In a nutshell, Taiwan will be used as a Trump bargaining chip to close some package deal with China.
Now for the hardline interpretation, as voiced by the Global Times, which in a popular, no-holds-barred way, is always allowed to formulate out loud what the Beijing leadership is discussing behind closed doors.
An editorial with shades of The Sopranos states, "Beijing will never drag out an ignoble existence by paying into a protection racket. The strength gap between China and the US for the moment is the narrowest in history. What reason do we have to accept a most unfair and humiliating deal from Trump?"
Is it hubris -- as in the "narrowest strength gap in history"? Not really. The Global Times is suggesting a Sun Tzu maneuver; China "should dare to make surprise moves and create a new pattern over the relationship with the US - while you play your game, I play mine."
So expect Chinese President Xi Jinping to play the game at a whole new level.The meaning of "One China"

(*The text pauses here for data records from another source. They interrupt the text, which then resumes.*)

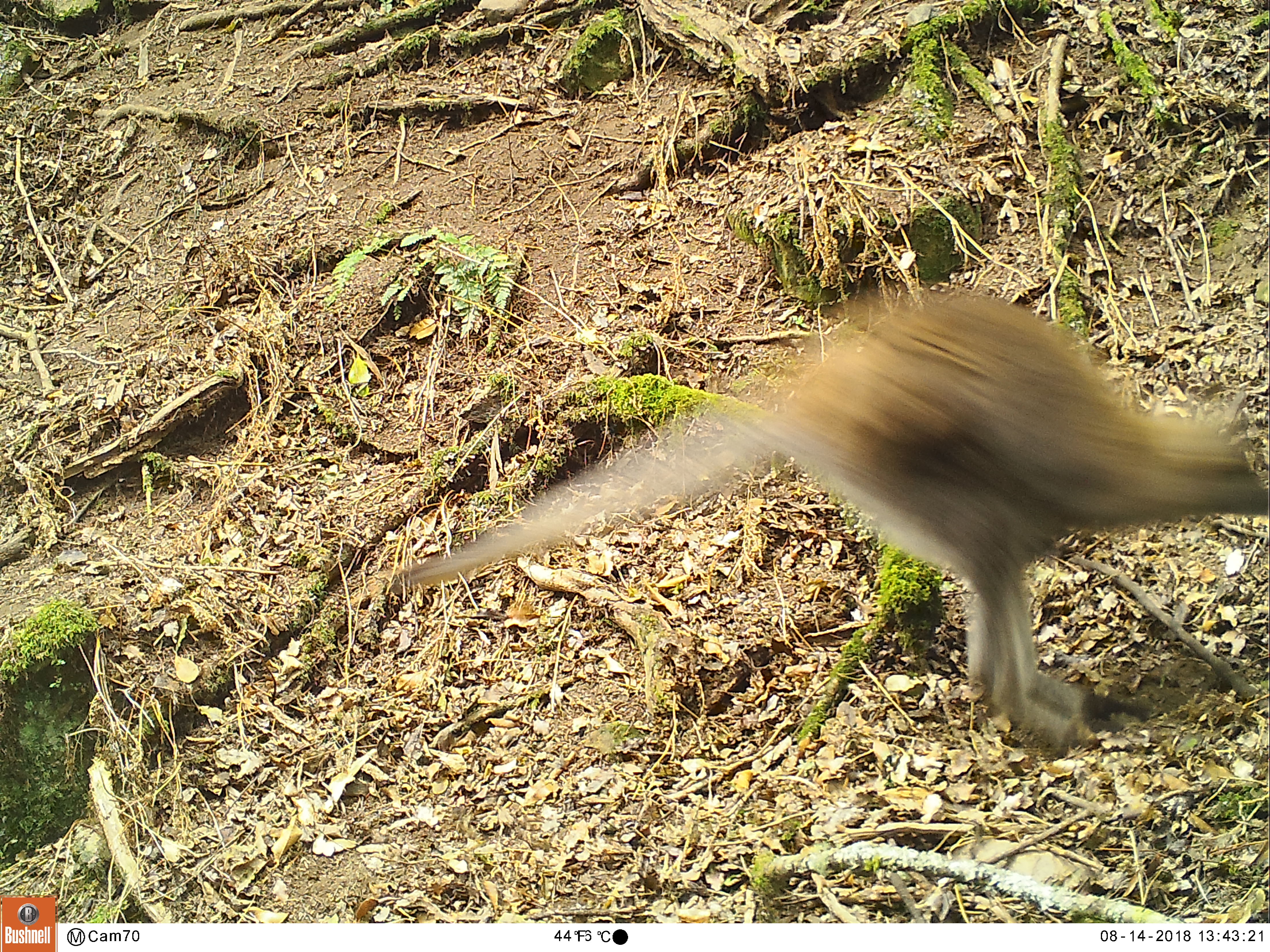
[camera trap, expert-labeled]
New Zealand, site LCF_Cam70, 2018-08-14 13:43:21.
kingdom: Animalia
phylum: Chordata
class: Mammalia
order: Diprotodontia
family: Macropodidae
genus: Notamacropus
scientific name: Notamacropus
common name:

Last Sunday, on Fox News, Trump made the strategic mistake of laying all his cards on the table, stressing, "I fully understand the 'one China policy,' but I don't know why we have to be bound by a 'one China policy' unless we make a deal with China having to do with other things, including trade."
So Beijing has duly registered the message: Taiwan is now officially a bargaining chip.
Trump also said, "we're being hurt very badly by China with devaluation; with taxing us heavy at the borders when we don't tax them; with building a massive fortress in the middle of the South China Sea, which they shouldn't be doing; and, frankly, with not helping us at all with North Korea."